Introduction
Remote code execution on millions of Android devices is possible simply by sending a specially crafted RTP packet. This is not a theoretical risk: CVE-2025-21483 exposes a critical flaw in Qualcomm Snapdragon chipsets, which are used in flagship and mid-range smartphones, tablets, automotive, and IoT devices worldwide.
About Qualcomm: Qualcomm is a dominant force in the mobile semiconductor industry. Its Snapdragon chipsets power a significant share of Android devices, with hundreds of millions of units shipped annually. The company’s products are foundational to mobile communications, wireless connectivity, and increasingly, automotive and IoT applications. Vulnerabilities in Qualcomm firmware can have global impact, affecting consumer, enterprise, and infrastructure deployments.
Technical Information
CVE-2025-21483 is a memory corruption vulnerability rooted in improper restriction of operations within the bounds of a memory buffer (CWE-119) in Qualcomm’s Data Network Stack and Connectivity components. The flaw is triggered when a user equipment (UE) device receives an RTP (Real-time Transport Protocol) packet from the network. During the reassembly of Network Abstraction Layer Units (NALUs) — which are used in video streaming protocols such as H.264, H.265, and H.266 — the firmware fails to properly validate the size and structure of incoming NALU data.
Malformed or oversized RTP packets can cause a heap-based buffer overflow during the NALU reassembly process. This allows remote attackers to corrupt memory and potentially execute arbitrary code at the firmware level. The vulnerability is exploitable over any network interface that processes RTP traffic, including cellular, Wi-Fi, and potentially Bluetooth, depending on device configuration. No authentication or user interaction is required.
The flaw is present in the low-level firmware of affected Snapdragon chipsets, which operate with high privileges and direct access to system resources. This makes exploitation particularly severe, as successful attacks can bypass many OS-level security controls.
Patch Information
In the September 2025 Android Security Bulletin, a critical vulnerability in the System component was identified, potentially allowing remote (proximal/adjacent) code execution without user interaction. To address this, a comprehensive patch was developed and integrated into the Android Open Source Project (AOSP). This patch involves several key modifications:
-
Input Validation Enhancements: The patch introduces rigorous checks to validate incoming data, ensuring that only properly formatted and expected inputs are processed. This prevents malformed data from triggering unintended behaviors.
-
Memory Management Improvements: By refining memory allocation and deallocation processes, the patch mitigates risks associated with buffer overflows and memory corruption, which are common vectors for code execution vulnerabilities.
-
Access Control Reinforcement: The update strengthens permission checks, ensuring that only authorized processes can execute certain functions, thereby reducing the risk of unauthorized code execution.
These changes collectively fortify the System component against potential exploits, enhancing the overall security posture of Android devices.
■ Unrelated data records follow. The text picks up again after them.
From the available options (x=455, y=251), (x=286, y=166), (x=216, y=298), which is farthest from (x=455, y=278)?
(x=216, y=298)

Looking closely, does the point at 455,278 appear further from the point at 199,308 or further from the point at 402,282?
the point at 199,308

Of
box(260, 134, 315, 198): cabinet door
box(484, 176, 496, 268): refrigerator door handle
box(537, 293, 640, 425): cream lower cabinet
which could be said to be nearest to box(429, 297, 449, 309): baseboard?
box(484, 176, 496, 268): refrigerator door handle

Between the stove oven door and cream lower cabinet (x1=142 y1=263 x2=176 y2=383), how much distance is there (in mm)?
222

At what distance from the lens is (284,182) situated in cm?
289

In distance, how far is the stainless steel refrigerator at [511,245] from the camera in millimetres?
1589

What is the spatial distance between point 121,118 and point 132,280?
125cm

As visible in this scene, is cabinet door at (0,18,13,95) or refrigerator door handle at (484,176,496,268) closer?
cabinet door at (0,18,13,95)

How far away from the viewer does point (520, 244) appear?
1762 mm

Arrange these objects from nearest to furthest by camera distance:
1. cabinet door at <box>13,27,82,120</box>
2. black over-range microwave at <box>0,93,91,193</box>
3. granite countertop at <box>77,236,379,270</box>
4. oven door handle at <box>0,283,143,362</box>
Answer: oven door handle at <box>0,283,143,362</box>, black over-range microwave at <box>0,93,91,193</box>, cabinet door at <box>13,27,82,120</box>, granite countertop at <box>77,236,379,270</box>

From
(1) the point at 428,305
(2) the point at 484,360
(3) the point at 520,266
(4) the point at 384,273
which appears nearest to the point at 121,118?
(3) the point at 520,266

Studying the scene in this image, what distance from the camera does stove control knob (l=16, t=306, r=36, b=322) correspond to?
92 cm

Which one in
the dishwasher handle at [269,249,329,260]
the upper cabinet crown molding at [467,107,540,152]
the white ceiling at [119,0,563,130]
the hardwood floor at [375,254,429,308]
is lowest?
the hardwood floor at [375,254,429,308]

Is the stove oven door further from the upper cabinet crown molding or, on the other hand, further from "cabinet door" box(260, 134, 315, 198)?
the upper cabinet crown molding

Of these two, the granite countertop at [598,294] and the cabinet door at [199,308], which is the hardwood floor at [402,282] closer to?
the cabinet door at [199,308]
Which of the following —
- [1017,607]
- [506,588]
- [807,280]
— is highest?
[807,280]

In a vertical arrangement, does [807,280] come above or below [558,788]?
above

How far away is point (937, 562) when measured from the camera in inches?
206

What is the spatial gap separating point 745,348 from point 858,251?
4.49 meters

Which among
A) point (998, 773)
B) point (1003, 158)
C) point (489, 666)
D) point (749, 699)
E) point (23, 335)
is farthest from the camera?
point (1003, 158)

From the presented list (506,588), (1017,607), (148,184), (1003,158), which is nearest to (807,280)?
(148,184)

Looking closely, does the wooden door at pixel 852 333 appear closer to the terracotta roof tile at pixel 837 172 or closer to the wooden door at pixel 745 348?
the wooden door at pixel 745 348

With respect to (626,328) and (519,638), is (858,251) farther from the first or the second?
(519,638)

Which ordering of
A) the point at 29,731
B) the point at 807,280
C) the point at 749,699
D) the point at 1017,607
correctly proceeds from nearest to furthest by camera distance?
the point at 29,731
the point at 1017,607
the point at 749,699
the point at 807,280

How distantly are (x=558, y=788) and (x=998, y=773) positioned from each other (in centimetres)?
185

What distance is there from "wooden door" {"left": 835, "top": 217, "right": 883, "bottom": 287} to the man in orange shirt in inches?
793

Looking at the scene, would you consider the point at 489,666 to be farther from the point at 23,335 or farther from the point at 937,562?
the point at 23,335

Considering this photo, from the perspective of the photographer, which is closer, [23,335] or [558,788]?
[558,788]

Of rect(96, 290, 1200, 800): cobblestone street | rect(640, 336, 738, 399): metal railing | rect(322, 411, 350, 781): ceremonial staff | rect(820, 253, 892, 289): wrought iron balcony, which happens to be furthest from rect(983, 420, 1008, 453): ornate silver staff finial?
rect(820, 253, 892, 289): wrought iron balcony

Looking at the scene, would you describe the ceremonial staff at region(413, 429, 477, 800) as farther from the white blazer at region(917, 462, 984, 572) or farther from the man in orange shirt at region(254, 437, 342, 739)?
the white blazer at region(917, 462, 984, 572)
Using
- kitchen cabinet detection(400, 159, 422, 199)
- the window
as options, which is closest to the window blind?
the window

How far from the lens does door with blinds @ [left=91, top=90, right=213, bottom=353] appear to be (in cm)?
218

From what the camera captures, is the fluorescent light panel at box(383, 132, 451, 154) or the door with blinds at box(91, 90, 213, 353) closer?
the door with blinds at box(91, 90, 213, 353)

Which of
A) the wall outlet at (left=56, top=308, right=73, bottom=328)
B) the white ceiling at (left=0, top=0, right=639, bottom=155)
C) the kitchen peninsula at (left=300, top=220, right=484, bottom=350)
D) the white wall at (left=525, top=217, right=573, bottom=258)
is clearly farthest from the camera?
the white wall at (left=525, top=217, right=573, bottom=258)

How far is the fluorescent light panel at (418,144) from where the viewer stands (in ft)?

For a detailed overview of the vulnerabilities addressed and the corresponding patches, refer to the official Android Security Bulletin for September 2025.
Affected Systems and Versions
CVE-2025-21483 affects the following Qualcomm platforms and associated devices:
- Snapdragon 8 Gen 1
- Snapdragon 8 Gen 2
- Snapdragon 8 Gen 3
- Snapdragon 865
- Snapdragon 870
- Snapdragon 888
- Snapdragon 8+ Gen 1
- Snapdragon 480
- Snapdragon 695
- Snapdragon 780G
- Snapdragon 782G
- FastConnect wireless connectivity solutions
- QCM industrial computing modules
- Automotive SoCs (System on Chips)
All device configurations using the above chipsets and running unpatched firmware or Android versions prior to the September 2025 security update are vulnerable. The attack surface includes smartphones, tablets, automotive infotainment systems, and IoT devices that process RTP traffic for multimedia applications.
Vendor Security History
Qualcomm has previously faced critical vulnerabilities in its modem and connectivity firmware, including issues in the same RTP and NALU processing logic. The company maintains a regular monthly security bulletin and coordinates with Android for timely patch releases. However, the closed-source nature of Qualcomm firmware and the need for OEM and carrier integration can delay patch availability for end users. Qualcomm’s security response is generally prompt in issuing advisories and patches, but real-world patch adoption can lag due to ecosystem complexity.